İnsan hayatını şöyle bir göz önünden geçirdiğinde nasıl bir imtihana tabi tutulduğunu da anlıyor.
Altın ateşle,
Kadın altınla,
Erkek kadınla imtihan edilirmiş.
Hayatımın daha henüz baharında böyle bir imtihandan geçtiğimi başıma gelince anladım. Olaylara ne kadar kör baktığımı da görmüş oldum.
Neticede vermis olduğum bir sözle imtihana girdim.
Bana deseler ki!
Sevmek mi,
Sevilmek mi,
Sevildiğimden emin olamam.
Ama sevdiğimden eminim.
Bunun için söz verdim ve bu sözüm ceremesini çekiyorum şimdi..
…..
Aşk uzun bir çöle benzer.
Sevda da kişinin çölde imtihanıdır.
Yüreğinde yeterli sevgisi olmayanlar bu yolu geçemezler.
Bir taraf sefa sürmeye kendini hazırlamışsa,
Diğer tarafta kendini cefa çekmeye hazırlasın.
Bu dünyanın sevdasında yan yana bir ömür boyu mutluluk yoktu.
Birisi gam ateşiyle çöllere düşer. İçindeki ateşi ya daha büyük bir ateşle bastırmak isteyecektir.
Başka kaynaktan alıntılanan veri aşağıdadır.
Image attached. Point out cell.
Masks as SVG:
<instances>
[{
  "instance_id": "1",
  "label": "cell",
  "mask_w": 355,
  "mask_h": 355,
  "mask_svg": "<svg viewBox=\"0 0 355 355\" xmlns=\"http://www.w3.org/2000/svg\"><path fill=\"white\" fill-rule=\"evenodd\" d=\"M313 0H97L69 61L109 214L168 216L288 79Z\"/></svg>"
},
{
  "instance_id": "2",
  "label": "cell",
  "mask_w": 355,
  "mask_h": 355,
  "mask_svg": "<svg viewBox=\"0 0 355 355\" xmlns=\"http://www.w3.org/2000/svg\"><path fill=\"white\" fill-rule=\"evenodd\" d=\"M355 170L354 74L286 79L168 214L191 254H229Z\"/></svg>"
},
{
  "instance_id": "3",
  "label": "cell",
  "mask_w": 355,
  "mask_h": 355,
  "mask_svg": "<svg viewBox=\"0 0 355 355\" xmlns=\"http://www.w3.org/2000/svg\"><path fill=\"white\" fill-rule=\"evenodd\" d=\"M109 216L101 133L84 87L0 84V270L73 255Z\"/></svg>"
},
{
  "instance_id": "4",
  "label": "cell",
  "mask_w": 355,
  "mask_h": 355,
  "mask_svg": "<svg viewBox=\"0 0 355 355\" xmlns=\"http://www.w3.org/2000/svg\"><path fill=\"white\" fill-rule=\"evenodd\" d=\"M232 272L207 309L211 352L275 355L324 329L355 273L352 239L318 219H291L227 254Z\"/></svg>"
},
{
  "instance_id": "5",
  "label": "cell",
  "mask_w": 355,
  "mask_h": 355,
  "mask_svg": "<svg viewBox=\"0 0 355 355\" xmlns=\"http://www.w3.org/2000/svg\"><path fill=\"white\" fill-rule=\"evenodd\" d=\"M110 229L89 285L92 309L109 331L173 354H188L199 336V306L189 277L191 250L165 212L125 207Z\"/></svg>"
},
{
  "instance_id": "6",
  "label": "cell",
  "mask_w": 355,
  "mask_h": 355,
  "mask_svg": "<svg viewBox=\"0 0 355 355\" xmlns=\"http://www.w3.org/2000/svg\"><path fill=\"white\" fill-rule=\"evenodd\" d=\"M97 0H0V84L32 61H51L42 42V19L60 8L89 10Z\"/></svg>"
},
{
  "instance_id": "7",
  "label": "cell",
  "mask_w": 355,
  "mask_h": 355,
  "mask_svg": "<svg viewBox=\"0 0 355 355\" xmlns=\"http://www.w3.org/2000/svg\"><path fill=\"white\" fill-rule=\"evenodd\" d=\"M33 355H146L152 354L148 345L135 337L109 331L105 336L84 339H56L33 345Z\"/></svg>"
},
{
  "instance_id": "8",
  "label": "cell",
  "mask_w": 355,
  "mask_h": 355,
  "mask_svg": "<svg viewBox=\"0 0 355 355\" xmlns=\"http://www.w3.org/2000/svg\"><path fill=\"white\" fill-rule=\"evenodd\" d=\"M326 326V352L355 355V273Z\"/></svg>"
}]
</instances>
Ya da eskisinden daha güçlü bir sevdanın yollarına koşacaktır. Ki bunun karşılığı “ O’ dur. O da Yaradan’dır. Artık Yaradan’ın aşkına seviyorsun.
Yunus da öyle demiyor mu;
"Elif okuduk ötürü
Pazardan aldık götürü
Yaradılmışı severiz
Yaradan’dan ötürü.."
…..
Nitekim dilden dile anlatılan Leyla ve Mecnun hikâyesi bunun en bariz örneğidir.
Bir vefasızlığa uğrayan Mecnun bu nedenle çöle düşmüştür.
İçindeki derdini kimseye açamamıştır.
Daha büyük bir ateşte yanarak içindeki ateşi söndürmek istemiştir.
Daha büyük bir aşka koşarak vuslat etmek istemiştir.
…..
Gerçek olan bir şey daha vardı. Çok önceden atılan ancak geçen yılların içinde unutulan fitne tohumu ya da iyilik tohumları bir gün kendisini gösteriyordu. Hem de birlikte geçirilen yıllara aldırış etmeden.
Bir anda birlikte geçirilen yılların üzerine bir çizgi çizilerek.
Nasıl bir imtihandan geçtiğinizi göreceksiniz.
Hz. Mevlâna;
“Sevmek, en müsait imtihan. Ve kişi daima en sevdiği ile imtihan edilirdi. İnanç arttıkça, imtihan da artar.”
Seven insanın sıkıntısı budur işte
Bu noktada sizi anlayan çıkmaz.
Sevinçler paylaşılıyordu.
Ama dertler asla paylaşım kabul etmiyordu.
Nasıl bir savaşın içine girdiğinizi anlarsanız ne ala.
Anlamazsanız tükenip gidiyorsunuz zaten.
Yaşanan bu cehennemi hayatın ne bir telafisi, ne de bir bedel ödemesi olacaktır.